=== Begin Enclosure ===

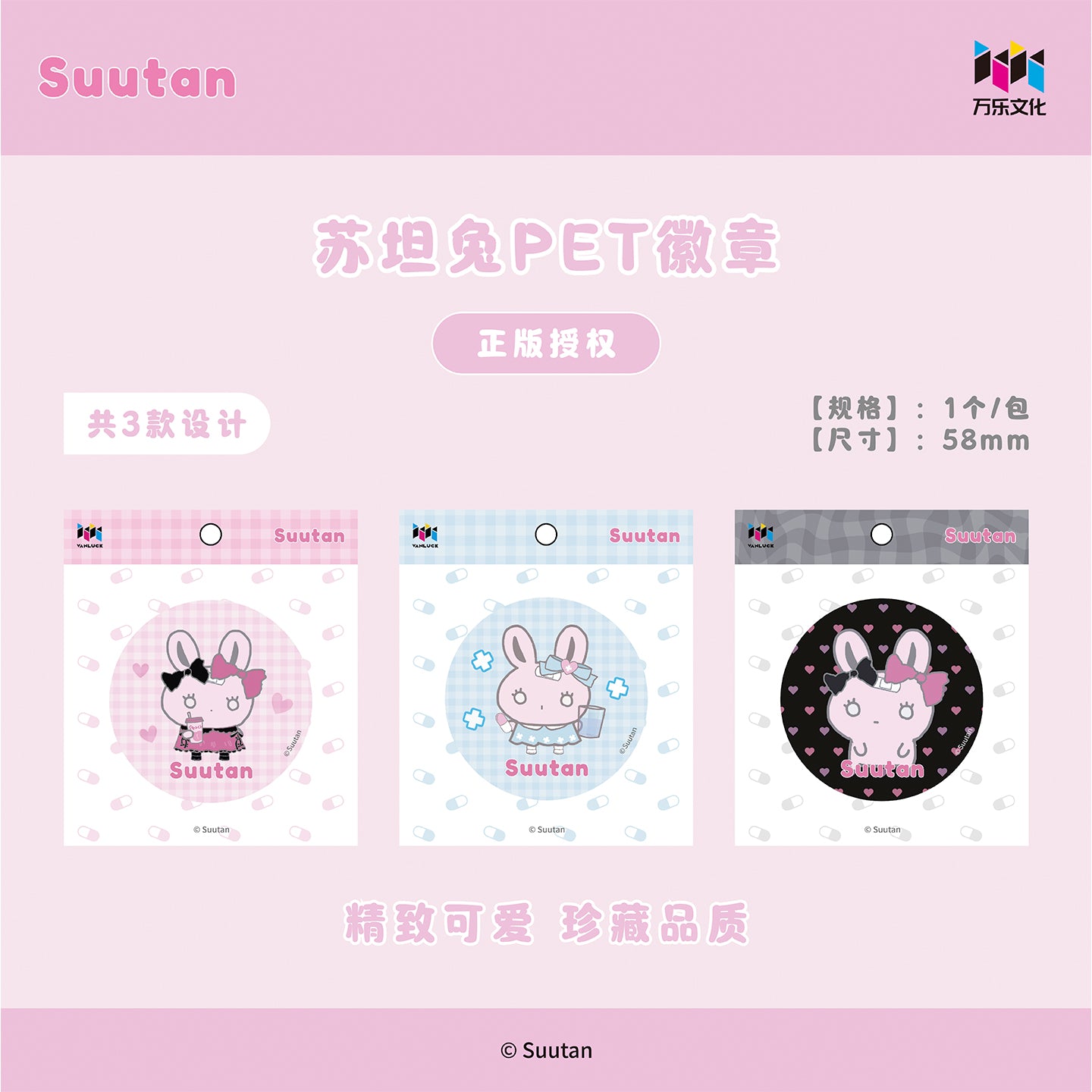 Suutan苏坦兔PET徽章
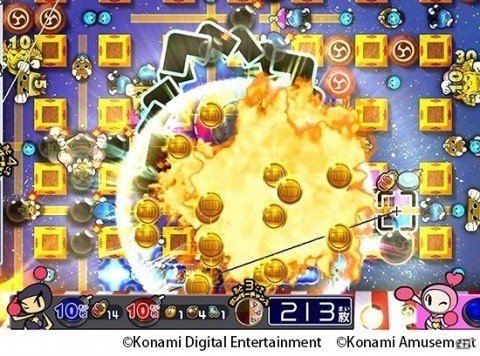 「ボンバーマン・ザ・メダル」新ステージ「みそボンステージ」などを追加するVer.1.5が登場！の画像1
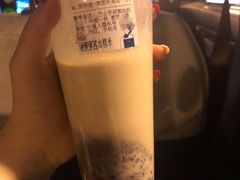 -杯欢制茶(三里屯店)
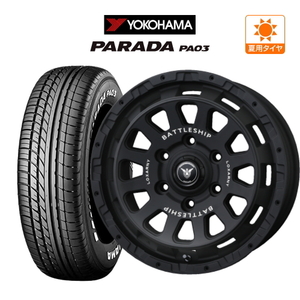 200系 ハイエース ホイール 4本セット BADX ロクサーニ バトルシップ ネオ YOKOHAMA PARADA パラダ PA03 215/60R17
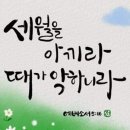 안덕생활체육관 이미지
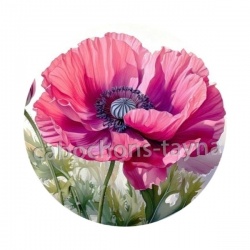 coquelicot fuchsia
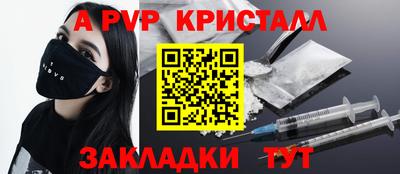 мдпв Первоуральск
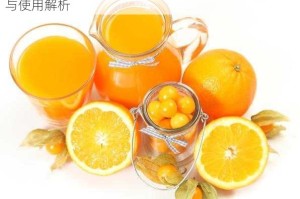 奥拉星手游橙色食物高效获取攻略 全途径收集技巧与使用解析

=== End Enclosure ===

◆ **Work instructions**
Extract, word for word, every line from the one holding "-杯欢制茶(三里屯店)" through the closing line of the data above. Do not include any pictures.

◆ **Finished task**
 -杯欢制茶(三里屯店)
 200系 ハイエース ホイール 4本セット BADX ロクサーニ バトルシップ ネオ YOKOHAMA PARADA パラダ PA03 215/60R17
 안덕생활체육관 이미지
 coquelicot fuchsia
 мдпв Первоуральск
 奥拉星手游橙色食物高效获取攻略 全途径收集技巧与使用解析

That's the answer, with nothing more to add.